The oft-used noir trope of water emphasizes rejection, disappointment, depression and death. David transports a brushed-off Louise home via his boat, water takes the life of Pauline, and a rainy evening forms the backdrop for an ill-fated connection between David and the much younger Carol Graham (Geraldine Brooks), Dean's pretty 20-year-old daughter. The schizophrenic Louise really loses it the night of a piano recital, when a lengthy downpour reflects unwelcome mental trauma that threatens to push her too far.

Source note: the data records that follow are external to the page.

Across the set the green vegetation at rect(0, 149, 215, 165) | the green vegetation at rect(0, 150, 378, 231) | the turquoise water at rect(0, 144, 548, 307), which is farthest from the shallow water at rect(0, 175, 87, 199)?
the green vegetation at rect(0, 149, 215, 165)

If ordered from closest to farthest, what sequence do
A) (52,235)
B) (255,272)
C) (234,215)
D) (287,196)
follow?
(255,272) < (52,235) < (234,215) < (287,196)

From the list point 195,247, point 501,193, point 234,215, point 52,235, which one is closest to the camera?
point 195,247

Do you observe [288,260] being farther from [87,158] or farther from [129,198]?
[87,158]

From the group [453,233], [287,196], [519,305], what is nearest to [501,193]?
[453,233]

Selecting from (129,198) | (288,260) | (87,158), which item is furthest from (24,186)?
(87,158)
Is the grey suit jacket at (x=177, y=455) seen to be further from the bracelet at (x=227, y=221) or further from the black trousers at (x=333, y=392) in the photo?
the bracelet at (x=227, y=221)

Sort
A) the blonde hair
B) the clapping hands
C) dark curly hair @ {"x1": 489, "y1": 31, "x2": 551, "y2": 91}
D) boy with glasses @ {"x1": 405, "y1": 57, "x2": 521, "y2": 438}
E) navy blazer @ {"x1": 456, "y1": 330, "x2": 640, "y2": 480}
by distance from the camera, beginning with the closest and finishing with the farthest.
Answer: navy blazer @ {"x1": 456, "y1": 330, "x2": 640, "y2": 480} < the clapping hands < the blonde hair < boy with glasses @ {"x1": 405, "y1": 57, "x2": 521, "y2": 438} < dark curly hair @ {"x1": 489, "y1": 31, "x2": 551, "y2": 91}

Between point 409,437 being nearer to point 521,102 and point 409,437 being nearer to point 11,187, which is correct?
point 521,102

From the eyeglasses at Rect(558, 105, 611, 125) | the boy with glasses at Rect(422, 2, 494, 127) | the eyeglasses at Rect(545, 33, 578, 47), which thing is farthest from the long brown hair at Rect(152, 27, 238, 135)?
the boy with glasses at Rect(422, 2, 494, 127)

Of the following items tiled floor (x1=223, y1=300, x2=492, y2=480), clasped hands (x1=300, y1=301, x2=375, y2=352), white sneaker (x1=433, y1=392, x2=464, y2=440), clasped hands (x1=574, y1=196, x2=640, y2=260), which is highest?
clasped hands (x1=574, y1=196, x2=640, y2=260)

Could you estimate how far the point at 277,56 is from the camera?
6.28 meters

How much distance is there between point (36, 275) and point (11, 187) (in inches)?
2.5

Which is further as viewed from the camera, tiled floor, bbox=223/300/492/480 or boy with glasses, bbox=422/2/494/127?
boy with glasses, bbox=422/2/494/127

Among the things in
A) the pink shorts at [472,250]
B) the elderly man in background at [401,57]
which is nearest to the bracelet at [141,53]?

The 1080p dual-layered Blu-ray version available through the Warner Archive presents an ideal transfer of what must be well-preserved source materials. The original theatrical aspect ratio of 1.37:1 is observed, where the DVD version released by Warner in 2005 was cropped to 1.33:1. The Blu-ray disc retains the essential audio commentary track from the DVD with film historian Dr. Drew Casper. Professor of Critical Studies in the School of Cinematic Arts at the University of Southern California, the excitable Casper goes into great detail about film noir determinants that are heightened in POSSESSED. He elaborates on the influence of German Expressionism, Freudian psychology and social realism. Casper notes that no other studio specialized in social realism the way Warner did. That is why so many of the studio's star players were average-looking people the common man could identify with, i.e. Joan Blondell, Humphrey Bogart, Bette Davis, John Garfield, Edward G. Robinson, Barbara Stanwyck. Of course glamour was a big part of Crawford's game, but as Casper points out, in POSSESSED she is introduced almost completely debranded, wandering around an unfamiliar environment without makeup or any sense of self-worth.
Also carried over from the DVD is the featurette "POSSESSED: The Quintessential Film Noir" (2005, 9m 33s) and a theatrical trailer (2m 5s). The featurette offers a good, succinct analysis of how POSSESSED fits into the world of noir. The talking heads in attendance are Dr. Casper, Glenn Erickson, Eddie Muller and James Ursini. Muller contends lots of people believe Crawford delivers her greatest performance in POSSESSED. Crawford is terrific as Louise—she received an Academy Award nomination for Best Actress in a Leading Role—but I prefer Crawford's work in the classic film noirs MILDRED PIERCE and the lesser-known but outstanding SUDDEN FEAR, as well as the superb melodrama HARRIET CRAIG (1950). The 1931 Metro-Goldwyn-Mayer film entitled POSSESSED, also headlined by Crawford, is the same film in title only.